(PROVIDED PASSAGE)
+ + + +
RFC 110: Just-In-Time (JIT) compilation of expressions (on hold, NOT adopted)

Author:	Even Rouault
Contact:	even.rouault @ spatialys.com
Started:	2025-11-25
Status:	Draft, on hold
Target:	GDAL 3.13

Warning

This RFC has been put on hold. Its candidate implementation has NOT been merged into the official GDAL source code.

Summary

This RFC introduces the optional use of the CLang and LLVM embedded libraries to provide Just-In-Time (JIT) / on-the-fly compilation of code, and its use to speed-up evaluation of expressions, as used in VRTDerivedBand and gdal raster calc.
+ + + +
(GIVEN INFORMATION)
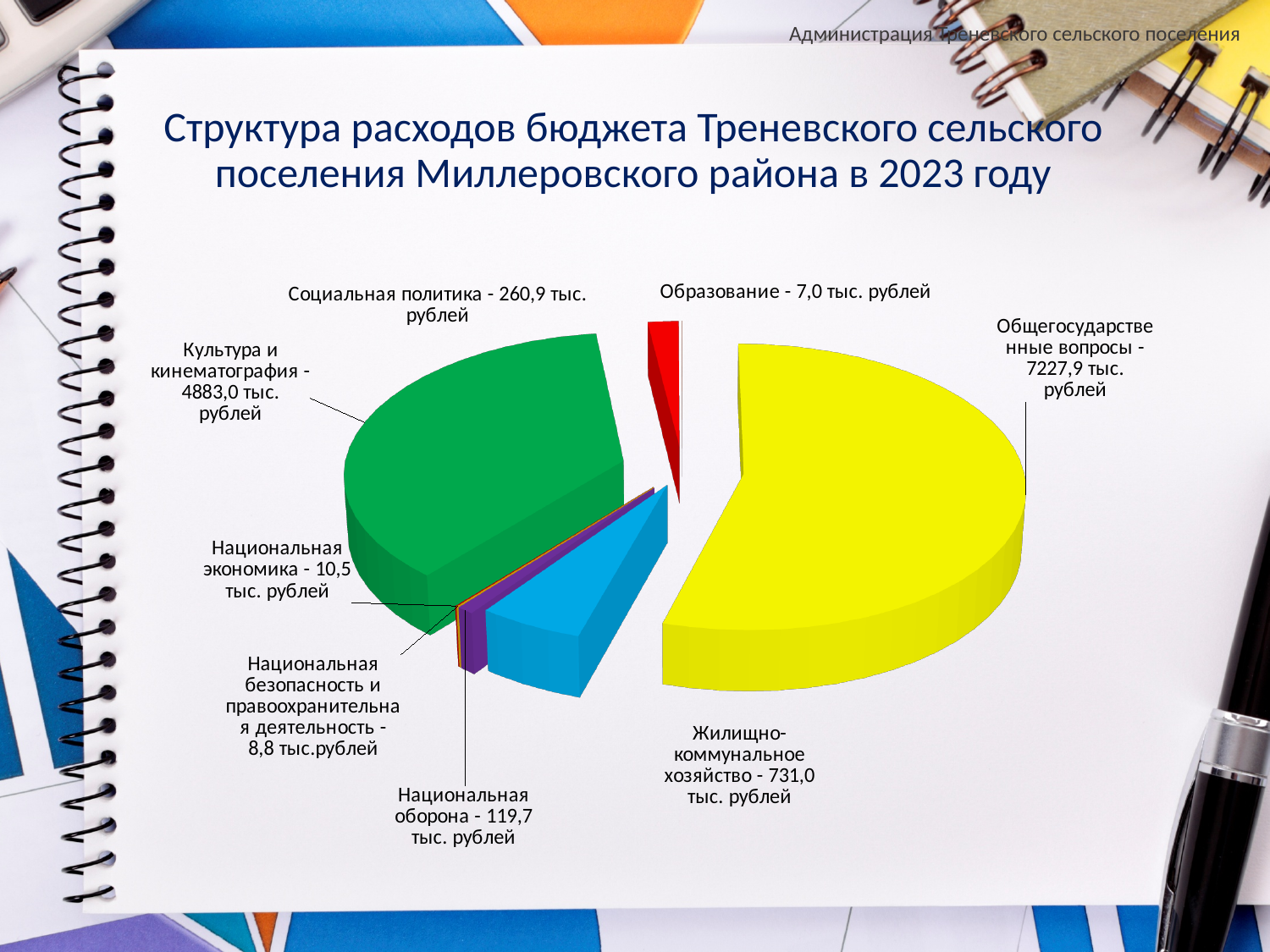
Which category has the smallest expenditure? Образование Which is larger: Социальная политика or Национальная оборона? Социальная политика What is the value for Образование? 7,0 тыс. рублей What is the value for Жилищно-коммунальное хозяйство? 731,0 тыс. рублей What type of chart is shown on the slide? Pie chart What is the value for Общегосударственные вопросы? 7227,9 тыс. рублей What is the value for Национальная оборона? 119,7 тыс. рублей How many categories are shown in the pie chart? 8 What is the title of the chart on the slide? Структура расходов бюджета Треневского сельского поселения Миллеровского района в 2023 году What is the difference between Общегосударственные вопросы and Культура и кинематография? 2344,9 тыс. рублей What is the value for Культура и кинематография? 4883,0 тыс. рублей Which category has the largest expenditure? Общегосударственные вопросы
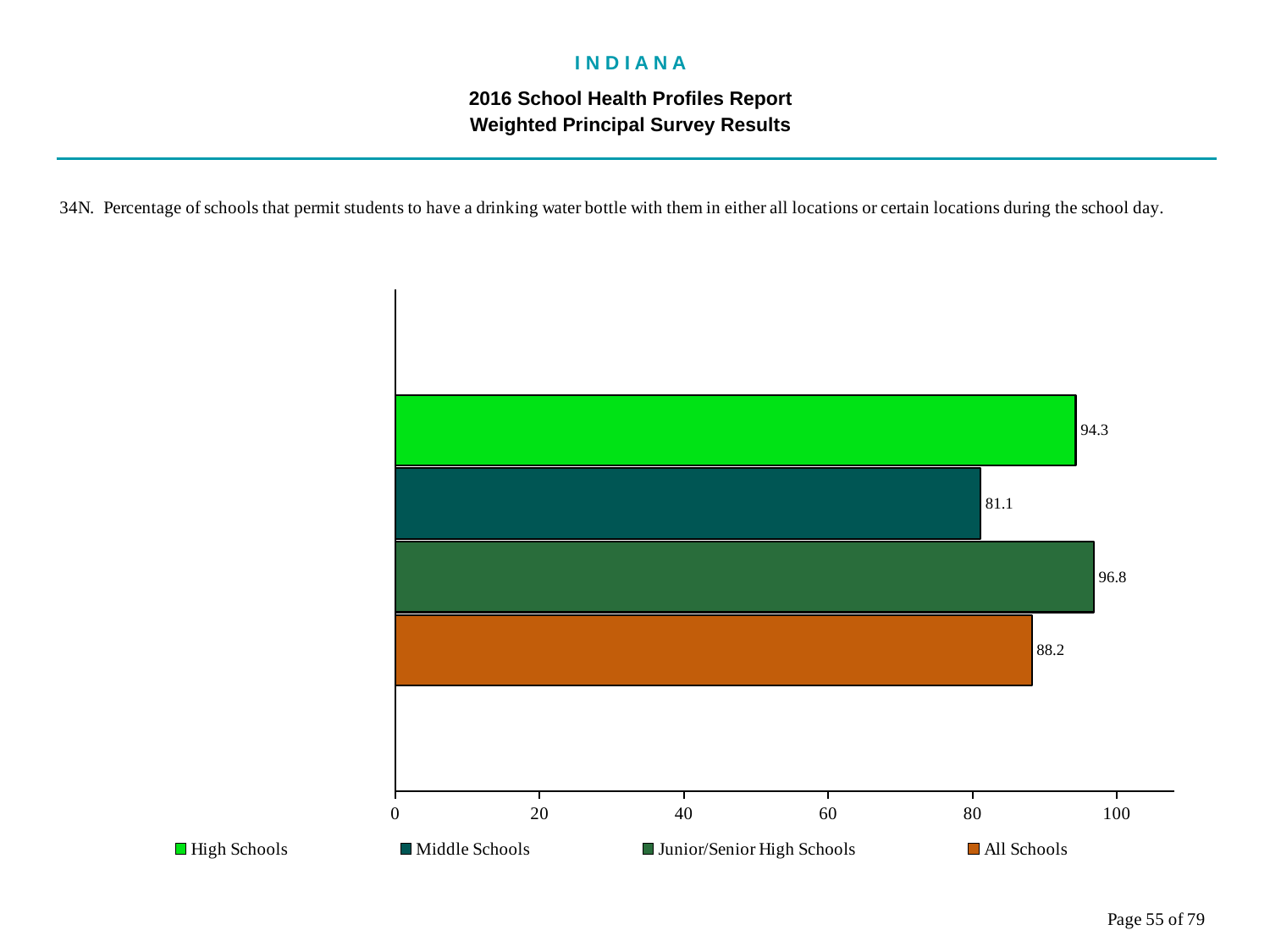
What is the value for Junior/Senior High Schools? 96.8 What kind of chart is shown on the slide? bar chart Which school type has the lowest value? Middle Schools What colour is the bar for All Schools? orange Is the value for Middle Schools greater or less than 80? greater Which school type has the highest value? Junior/Senior High Schools How many series does the legend list? 4 What is the value for All Schools? 88.2 Which is larger, the value for All Schools or the value for Middle Schools? All Schools What is the value for Middle Schools? 81.1 What is the value for High Schools? 94.3 What is the difference between the values for High Schools and Middle Schools? 13.2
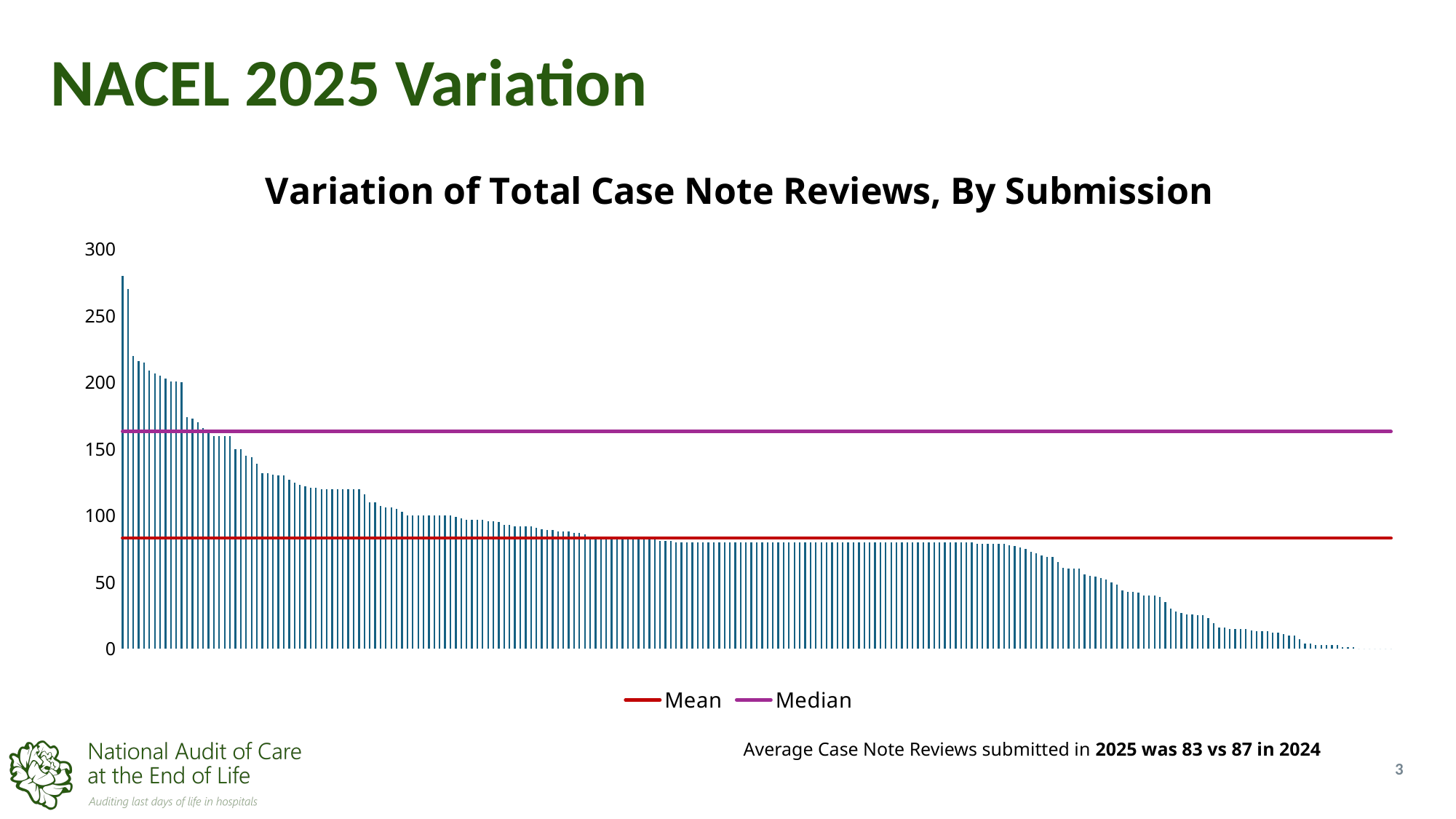
What is the title of the chart? Variation of Total Case Note Reviews, By Submission Is the Mean line greater or less than 100? less What kind of chart is shown on the slide? Combination bar and line chart (bars with Mean and Median lines) How many series does the chart legend list? 2 Is the value of the tallest bar greater or less than 250? greater Is the Median line higher or lower than the Mean line on the chart? higher What is the highest value shown on the y axis? 300 Do the bar values rise or fall from left to right along the x axis? Fall According to the slide, what was the average number of Case Note Reviews submitted in 2025? 83 According to the slide, what was the average number of Case Note Reviews submitted in 2024? 87 Which two entries appear in the chart legend? Mean and Median Is the Median line greater or less than 150? greater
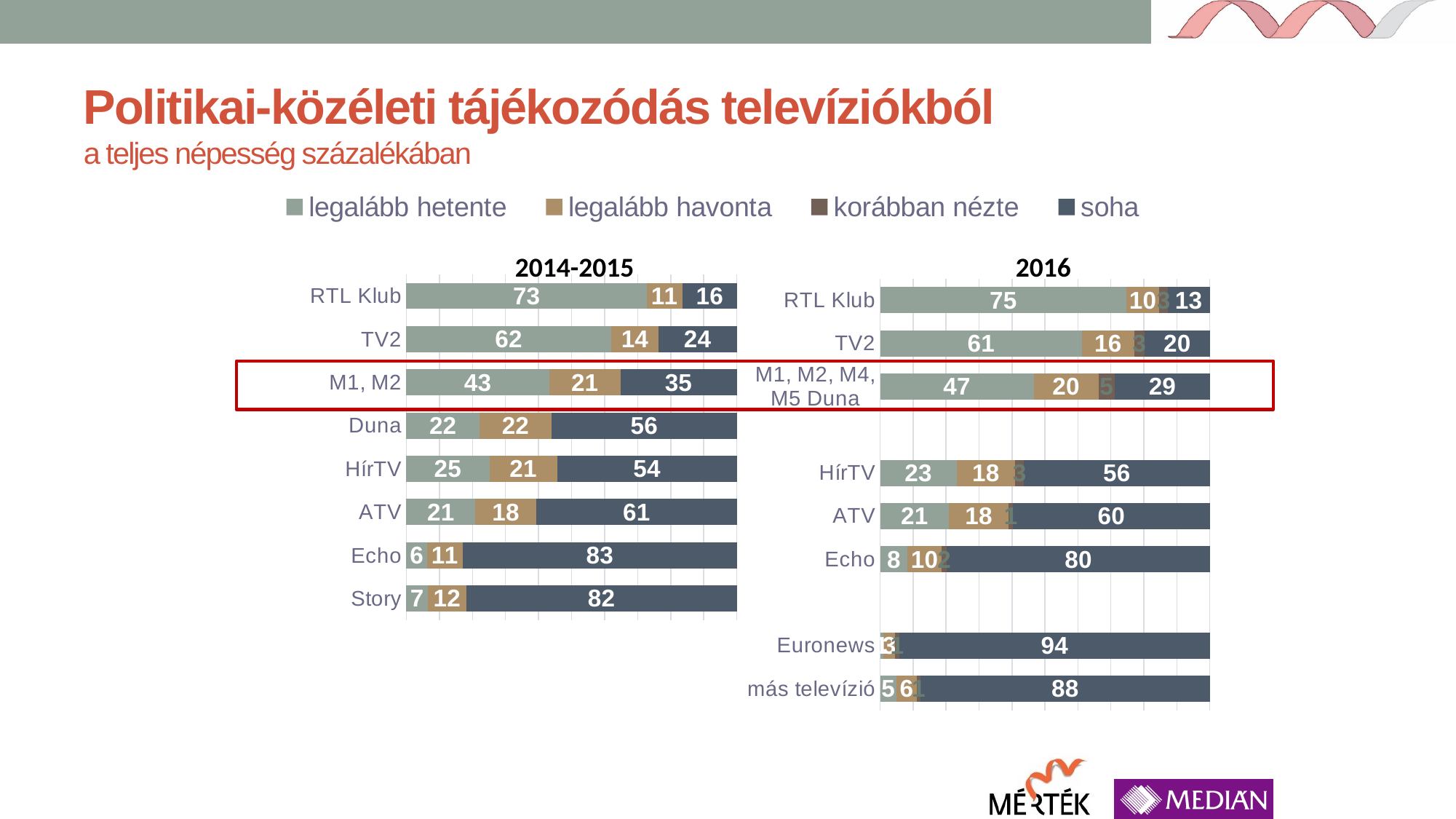
In the 2016 chart, what is the 'soha' value for HírTV? 56 What kind of chart is the 2016 chart? Stacked bar chart In the 2016 chart, what is the 'korábban nézte' value for M1, M2, M4, M5 Duna? 5 In the 2014-2015 chart, which channel has the lowest 'legalább hetente' value? Echo How many series does the legend list? 4 In the 2014-2015 chart, which channel has the highest 'soha' value? Echo In the 2014-2015 chart, what is the 'legalább hetente' value for RTL Klub? 73 In the 2014-2015 chart, what is the difference between the 'soha' values for Duna and HírTV? 2 In the 2016 chart, which is larger: the 'legalább hetente' value for HírTV or for ATV? HírTV In the 2016 chart, which channel has the highest 'legalább hetente' value? RTL Klub How many channels are shown in the 2014-2015 chart? 8 In the 2016 chart, what is the 'legalább havonta' value for TV2? 16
+ + + +
(PARTS OF THE EXERCISE)
A: List the field labels that appear in the header block of the RFC on JIT compilation of expressions, from "Author" onward.
B: Supply a continuation of the RFC on JIT compilation of expressions, starting after its last sentence.
The material placed after the RFC text was taken from a different source.

(RESULTS BY TASK)
A: Author, Contact, Started, Status, Target

B:
Motivation

Currently our expression evaluation engines are interpreters, and thus do not benefit from potential optimizations that a compiler can bring. By using the on-the-fly compilation capabilities of CLang and LLVM, and in particular their auto-vectorization optimizations when iterating over arrays, we can benefit from the instruction set of the running CPU, in particular SIMD instructions, such as SSE/AVX on Intel or Neon on ARM CPUs.

Technical details

A new LLVM expression dialect is added. The aim is to keep it synchronized as much as possible to the MuParser dialect, but acknowledging there are subtle differences in some numeric results, particularly when Float32 is used.

The LLVM/CLang dependency is optional, and does not make any assumption on which compiler is used to build GDAL itself. It is perfectly fine to build GDAL with GCC or Microsoft Visual C++ compiler.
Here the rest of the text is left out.